→ **What is expected**: Continue the passage on protein structure, starting right after its final sentence.

We have already discussed some basic aspects of protein structure. A protein strand’s primary structure, its sequence of amino acids, dictate the ultimate 3D structure the protein will adopt. While every protein strand has the same backbone (with varying lengths), each protein’s sequence of side chain groups, determined by its sequence of amino acids, is unique.
The secondary structures of proteins, such as α-helix and β-sheet, are stabilized by hydrogen-bonding between backbone amide groups. In an α-helix segment, the side chains project out from the helix, while in a β-sheet segment, the side chains alternate above and below the β-sheet.
Therefore, when a protein strand adopts its tertiary structure, it is mainly the side chains that are exposed to the surrounding environment. Their hydrophobic or hydrophilic nature directly influences the 3D structure that a protein adopts.

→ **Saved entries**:

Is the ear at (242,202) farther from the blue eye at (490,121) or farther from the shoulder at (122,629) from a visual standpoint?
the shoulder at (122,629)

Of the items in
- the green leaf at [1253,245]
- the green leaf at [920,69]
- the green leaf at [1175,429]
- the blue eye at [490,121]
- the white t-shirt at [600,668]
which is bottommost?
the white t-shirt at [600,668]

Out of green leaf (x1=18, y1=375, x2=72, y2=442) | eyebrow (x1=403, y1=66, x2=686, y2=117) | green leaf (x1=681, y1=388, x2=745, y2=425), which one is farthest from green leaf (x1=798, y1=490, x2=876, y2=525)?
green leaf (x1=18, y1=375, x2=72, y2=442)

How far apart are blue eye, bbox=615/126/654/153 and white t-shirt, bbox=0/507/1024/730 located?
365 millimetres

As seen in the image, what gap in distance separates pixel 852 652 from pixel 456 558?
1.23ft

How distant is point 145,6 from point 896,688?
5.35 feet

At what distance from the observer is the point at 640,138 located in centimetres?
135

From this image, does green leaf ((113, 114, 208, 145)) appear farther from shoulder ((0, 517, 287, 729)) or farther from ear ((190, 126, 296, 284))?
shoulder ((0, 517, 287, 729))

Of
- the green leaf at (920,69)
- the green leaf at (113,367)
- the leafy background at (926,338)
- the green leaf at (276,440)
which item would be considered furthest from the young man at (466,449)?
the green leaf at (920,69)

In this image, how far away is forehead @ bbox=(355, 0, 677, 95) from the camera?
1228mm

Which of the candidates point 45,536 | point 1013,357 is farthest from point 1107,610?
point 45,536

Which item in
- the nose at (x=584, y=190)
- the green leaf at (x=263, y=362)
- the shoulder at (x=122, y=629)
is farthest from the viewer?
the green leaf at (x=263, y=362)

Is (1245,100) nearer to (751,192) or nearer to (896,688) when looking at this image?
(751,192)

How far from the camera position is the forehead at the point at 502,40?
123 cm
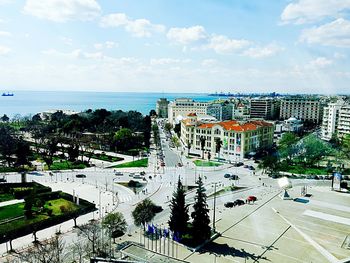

→ **Result**:
When a protein strand is being synthesized in a cell, it has a random geometry. This state is generally referred to as being “unfolded”. Once the protein strand adopts its proper tertiary structure, it is now “folded”. This folding process:
unfolded protein ⟶ folded protein
occurs spontaneously and has an overall negative ΔrG°.
Part of the ΔrH° of protein folding comes from the numerous hydrogen bonds formed in the secondary structures. Also important is the noncovalent interactions present between nearby side chains and between side chains and the surrounding solvent. While a protein strand has the possibility to adopt a huge variety of 3D structures, the one specific structure it ultimately adopts is the one with the lowest energy for the environment the protein is in. For example, exposing most hydrophilic side chains to an aqueous environment while protecting most hydrophobic side chains form the same aqueous environment is an energetically favorable configuration.
Two general kinds of proteins are found in cells, water soluble and water insoluble proteins. Water soluble proteins, which include enzymes and transport proteins, are found free in cellular compartments such as the cytoplasm, nucleus, or endoplasmic reticulum.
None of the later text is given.